Wednesday, June 30, 2010

Superconductors everywhere

kw: observations, physics

I read in an article an analogy to explain the orbital restrictions of electrons in atoms. The electron's "orbit" was compared to an organ pipe, which makes a particular tone because of a standing wave within it. Just as a standing wave doesn't "go anywhere", the electron forms a standing wave and doesn't go anywhere. Thus, it does not experience acceleration. This is important because a charged particle that experiences acceleration must emit radiation. Our entire electrical economy is built on this principle!

The electron, then, does not orbit the nucleus, strictly speaking, but forms a standing wave and remains stable. However, the source of the analogy, the organ pipe, is not stable. One must supply energy because the tone it emits removes energy from the system. There is, however, a standing wave system, which can be the size of an organ pipe, that does not emit any energy and is stable. That is a superconducting magnet. One uses conventional leads to feed current into a superconducting magnet to build up its magnetic field, then adds a superconducting link to short across the leads' terminals and switches out the leads. This system is stable, emits no radiation, and maintains the magnetic field until a resisting link is introduced to absorb the energy. Both charging and discharging a superconducting magnet must be done carefully, because some of them store the energy of a few sticks of dynamite.

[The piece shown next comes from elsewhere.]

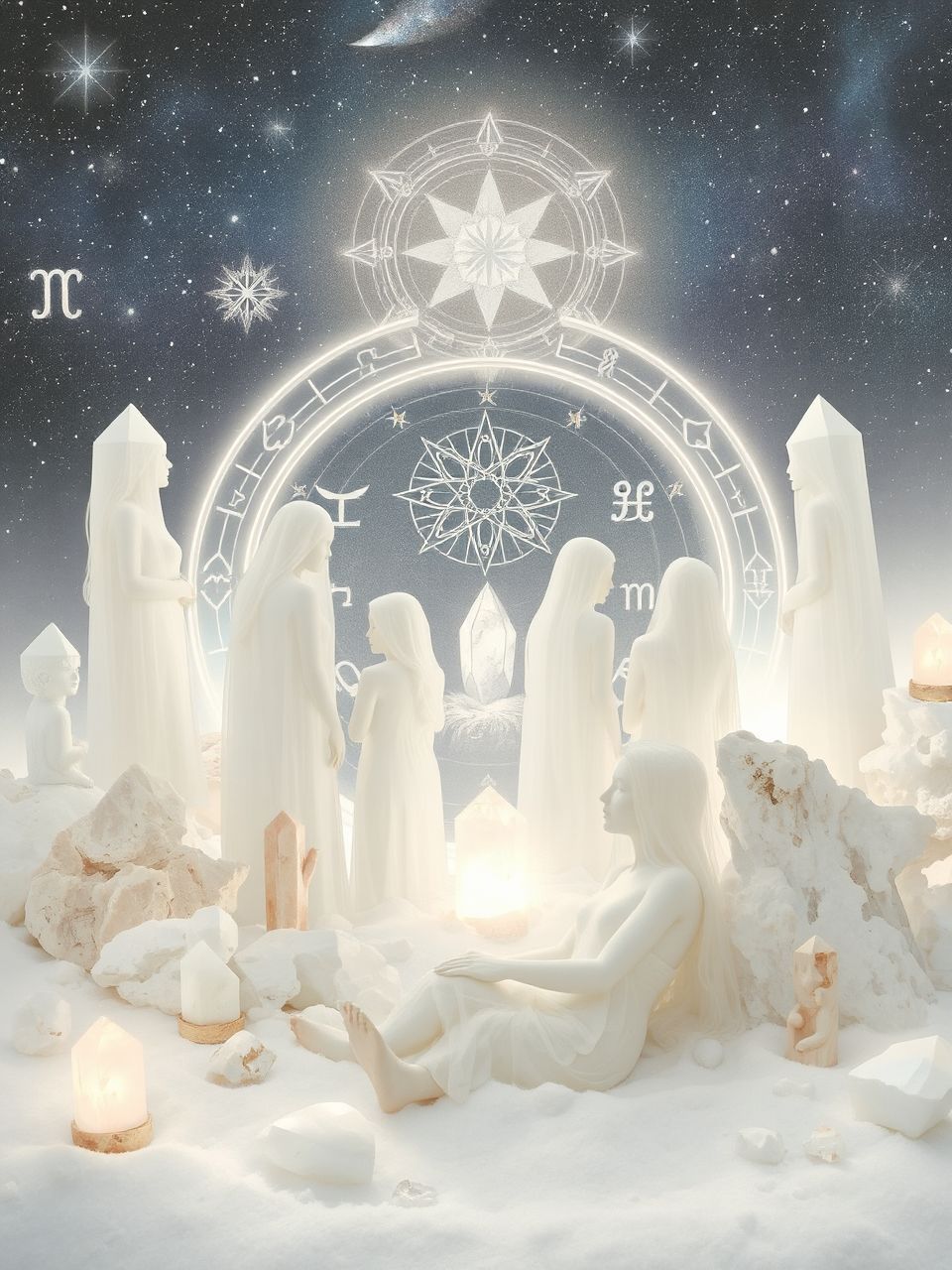 A 333-as szám a háromszorozott teremtőerőt jelképezi.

Compare with a hydrogen atom. Its single electron is a stable standing wave that emits no radiation and maintains a magnetic field. A lone atom of hydrogen is a tiny magnet (but hydrogen normally exists in H2 molecules that pair up like two magnets stuck together, leaving no residual field). In this atomic magnet, the electron is effectively a superconductor! Superconductivity is a quantum property of electrons in their stable orbitals. It is fundamentally different from Cooper pair-induced superconductivity.

If this kind of quantum superconductivity could be expanded to large scales, room-temperature (and above) superconducting devices could become a reality. Ferromagnetism is one expression of intrinsic electron magnetic orientation, but is inefficient, because the electron that produces the magnetic field needs at least 25 "friends" to support the magnetic asymmetry required.